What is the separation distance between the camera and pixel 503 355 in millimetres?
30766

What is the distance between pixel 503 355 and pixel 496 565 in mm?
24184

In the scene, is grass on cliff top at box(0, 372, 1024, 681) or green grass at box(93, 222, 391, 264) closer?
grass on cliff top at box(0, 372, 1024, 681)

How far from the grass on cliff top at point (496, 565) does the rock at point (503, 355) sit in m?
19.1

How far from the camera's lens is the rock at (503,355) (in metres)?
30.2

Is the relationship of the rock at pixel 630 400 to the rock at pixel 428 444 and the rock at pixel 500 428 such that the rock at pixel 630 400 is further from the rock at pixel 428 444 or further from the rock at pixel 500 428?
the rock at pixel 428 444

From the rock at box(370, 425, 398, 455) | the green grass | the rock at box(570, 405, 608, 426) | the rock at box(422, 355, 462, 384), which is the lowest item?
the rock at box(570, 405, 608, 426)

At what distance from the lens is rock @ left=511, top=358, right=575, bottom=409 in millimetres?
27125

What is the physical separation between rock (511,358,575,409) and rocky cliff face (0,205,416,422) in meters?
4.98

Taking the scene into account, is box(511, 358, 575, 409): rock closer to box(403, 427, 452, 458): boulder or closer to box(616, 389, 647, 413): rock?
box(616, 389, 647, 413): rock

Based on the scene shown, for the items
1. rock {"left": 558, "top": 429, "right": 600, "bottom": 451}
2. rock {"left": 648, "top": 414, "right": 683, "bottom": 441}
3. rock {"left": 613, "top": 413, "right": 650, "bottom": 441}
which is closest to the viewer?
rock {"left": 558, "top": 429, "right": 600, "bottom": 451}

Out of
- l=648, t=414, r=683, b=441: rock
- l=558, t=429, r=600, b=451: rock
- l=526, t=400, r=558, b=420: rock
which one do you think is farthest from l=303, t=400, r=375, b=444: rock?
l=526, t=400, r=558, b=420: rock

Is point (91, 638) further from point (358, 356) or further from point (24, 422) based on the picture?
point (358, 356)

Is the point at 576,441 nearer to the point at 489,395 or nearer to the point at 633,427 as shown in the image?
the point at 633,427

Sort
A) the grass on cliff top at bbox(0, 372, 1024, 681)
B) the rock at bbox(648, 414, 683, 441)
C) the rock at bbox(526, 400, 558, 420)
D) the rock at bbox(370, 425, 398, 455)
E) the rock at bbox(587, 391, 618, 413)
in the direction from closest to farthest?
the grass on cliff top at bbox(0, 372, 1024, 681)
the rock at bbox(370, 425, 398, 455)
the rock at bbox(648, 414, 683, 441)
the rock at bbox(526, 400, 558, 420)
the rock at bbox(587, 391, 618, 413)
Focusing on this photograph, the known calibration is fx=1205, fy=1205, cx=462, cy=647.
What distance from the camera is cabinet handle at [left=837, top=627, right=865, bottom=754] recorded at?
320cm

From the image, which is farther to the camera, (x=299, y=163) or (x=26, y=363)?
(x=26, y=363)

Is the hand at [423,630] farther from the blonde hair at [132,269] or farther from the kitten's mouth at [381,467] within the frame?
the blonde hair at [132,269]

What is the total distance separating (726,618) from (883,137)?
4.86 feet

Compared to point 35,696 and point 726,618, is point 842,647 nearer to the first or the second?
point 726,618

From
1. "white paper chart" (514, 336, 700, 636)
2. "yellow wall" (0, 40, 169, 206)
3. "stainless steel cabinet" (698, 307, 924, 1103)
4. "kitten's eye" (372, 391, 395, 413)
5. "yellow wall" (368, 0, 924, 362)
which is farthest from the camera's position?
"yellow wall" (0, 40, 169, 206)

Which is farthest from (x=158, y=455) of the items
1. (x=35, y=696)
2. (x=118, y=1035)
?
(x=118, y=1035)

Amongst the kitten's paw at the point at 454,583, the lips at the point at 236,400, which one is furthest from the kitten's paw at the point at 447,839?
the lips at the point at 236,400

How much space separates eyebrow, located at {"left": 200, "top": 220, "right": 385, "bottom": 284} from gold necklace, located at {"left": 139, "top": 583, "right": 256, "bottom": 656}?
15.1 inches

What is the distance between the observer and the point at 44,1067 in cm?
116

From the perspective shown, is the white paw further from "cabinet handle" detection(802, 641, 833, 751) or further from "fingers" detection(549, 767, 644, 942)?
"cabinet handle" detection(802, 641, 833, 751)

§ Your objective: Return the whole listing exactly.

§ Output for this exercise:
What is the separation distance between the camera and pixel 503 355 in millimetres?
30766

What is the distance between pixel 503 355 and pixel 496 565 in mm?
24184

In the scene, is grass on cliff top at box(0, 372, 1024, 681) or green grass at box(93, 222, 391, 264) closer?
grass on cliff top at box(0, 372, 1024, 681)

How far from the grass on cliff top at point (496, 565) does the rock at point (503, 355) sit in m?
19.1

How far from the camera's lens is the rock at (503,355) (in metres)?
30.2

Is the relationship of the rock at pixel 630 400 to the rock at pixel 428 444 and the rock at pixel 500 428 such that the rock at pixel 630 400 is further from the rock at pixel 428 444 or further from the rock at pixel 500 428?
the rock at pixel 428 444

From the rock at box(370, 425, 398, 455) | the green grass | the rock at box(570, 405, 608, 426) | the rock at box(422, 355, 462, 384), which is the lowest item?
the rock at box(570, 405, 608, 426)

At what distance from the lens is rock @ left=511, top=358, right=575, bottom=409 in millimetres?
27125

What is the physical separation between rock (511,358,575,409) and rocky cliff face (0,205,416,422) in meters?
4.98

Taking the scene into account, is box(511, 358, 575, 409): rock closer to box(403, 427, 452, 458): boulder or closer to box(616, 389, 647, 413): rock?
box(616, 389, 647, 413): rock

Based on the scene shown, for the items
1. rock {"left": 558, "top": 429, "right": 600, "bottom": 451}
2. rock {"left": 648, "top": 414, "right": 683, "bottom": 441}
3. rock {"left": 613, "top": 413, "right": 650, "bottom": 441}
which is closest to the viewer?
rock {"left": 558, "top": 429, "right": 600, "bottom": 451}

Out of
- l=648, t=414, r=683, b=441: rock
- l=558, t=429, r=600, b=451: rock
- l=526, t=400, r=558, b=420: rock
which one do you think is farthest from l=303, t=400, r=375, b=444: rock?
l=526, t=400, r=558, b=420: rock

Is point (91, 638) further from point (358, 356) or further from point (24, 422) based on the picture?
point (358, 356)

Is the point at 576,441 nearer to the point at 489,395 or nearer to the point at 633,427 as shown in the image?
the point at 633,427

Sort
A) the grass on cliff top at bbox(0, 372, 1024, 681)
B) the rock at bbox(648, 414, 683, 441)
C) the rock at bbox(526, 400, 558, 420)
D) the rock at bbox(370, 425, 398, 455)
E) the rock at bbox(587, 391, 618, 413)
in the direction from closest to farthest?
the grass on cliff top at bbox(0, 372, 1024, 681)
the rock at bbox(370, 425, 398, 455)
the rock at bbox(648, 414, 683, 441)
the rock at bbox(526, 400, 558, 420)
the rock at bbox(587, 391, 618, 413)
Focusing on this photograph, the known calibration is fx=1205, fy=1205, cx=462, cy=647.
What distance from the camera is cabinet handle at [left=837, top=627, right=865, bottom=754] recorded at?
320cm

From the image, which is farther to the camera, (x=299, y=163) or (x=26, y=363)?
(x=26, y=363)

Is the hand at [423,630] farther from the blonde hair at [132,269] or farther from the kitten's mouth at [381,467] within the frame?
the blonde hair at [132,269]

What is the total distance separating (726,618) from (883,137)?
4.86 feet

Compared to point 35,696 and point 726,618, is point 842,647 nearer to the first or the second?
point 726,618

From
1. "white paper chart" (514, 336, 700, 636)
2. "yellow wall" (0, 40, 169, 206)
3. "stainless steel cabinet" (698, 307, 924, 1103)
4. "kitten's eye" (372, 391, 395, 413)
5. "yellow wall" (368, 0, 924, 362)
which is farthest from the camera's position?
"yellow wall" (0, 40, 169, 206)

Which is farthest from (x=158, y=455) of the items
1. (x=35, y=696)
2. (x=118, y=1035)
?
(x=118, y=1035)

Amongst the kitten's paw at the point at 454,583, the lips at the point at 236,400, which one is furthest from the kitten's paw at the point at 447,839?
the lips at the point at 236,400

How much space separates eyebrow, located at {"left": 200, "top": 220, "right": 385, "bottom": 284} from gold necklace, located at {"left": 139, "top": 583, "right": 256, "bottom": 656}?
15.1 inches

What is the distance between the observer and the point at 44,1067 in cm?
116

From the perspective shown, is the white paw further from "cabinet handle" detection(802, 641, 833, 751) or further from "fingers" detection(549, 767, 644, 942)?
"cabinet handle" detection(802, 641, 833, 751)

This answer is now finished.